*** Document excerpt ***

For each of the methods highlighted in the above paragraphs, we provide an introduction and practical exercises as part of the NGCM training programme, so that every students has heard of these methods, has a feel for their area of applicability and relative merits. No doubt, further study is required to become an expert in any of those, but we try to broaden the horizon by at least making everyone aware of common simulation methods.

Programming languages

Not many topics are debated as vehemently as the choice of programming languages to use, teach and learn. Our view is that the important thing to understand are the principles behind programming, not the particular language: it is unlikely that the languages that are en-vogue today will be the only important languages in 10, 20 or 30 years time (and therefore well within the careers of the students we educate now). We thus need to learn and teach an approach that allows us to embrace and use new languages that develop and emerge in the future. Furthermore, while we could identify the languages that burn the most CPU cycles, there are always particular research projects and domains that use different and quite unusual tools; again indicating the importance of flexibility and the ability to rapidly learn new approaches for students moving into such fields.

The software engineering process of solving a given problem with computer code can be separated into (i) the understanding of the requirements, the design of the system to solve it (data structures, architectures, algorithms) and the development of a solution in pseudocode (or UML or other diagram styles). Then, there is step (ii) in which this design is implemented in a particular language (and of course tested, maintained etc). The figure below tries to summarise this.

[I should add that a full separation of steps i) and ii) is not possible: the final choice of programming language will affect the design, and agile software engineering methods couple the iterative design process to coding.]

Programming as a conceptual 2-stage process: (i) finding the algorithmic solution, and (ii) implementing this in a particular language.

The figure shows programming as a conceptual 2-stage process: (i) finding the algorithmic solution, and (ii) implementing this in a particular language. See also [1].

*** Supplied information ***

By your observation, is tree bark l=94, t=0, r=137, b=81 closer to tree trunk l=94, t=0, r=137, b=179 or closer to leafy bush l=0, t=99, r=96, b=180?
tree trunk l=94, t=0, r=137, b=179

***

Directives>
[1] In the programming languages excerpt, repeat the part that opens with the words "The software engineering" and closes with "to summarise this.", switching "pseudocode" to "flowcharts".
[2] According to the programming languages excerpt, what will affect the design of a system?

Responses in order>
[1]
The software engineering process of solving a given problem with computer code can be separated into (i) the understanding of the requirements, the design of the system to solve it (data structures, architectures, algorithms) and the development of a solution in flowcharts (or UML or other diagram styles). Then, there is step (ii) in which this design is implemented in a particular language (and of course tested, maintained etc). The figure below tries to summarise this.

[2] The final choice of programming language.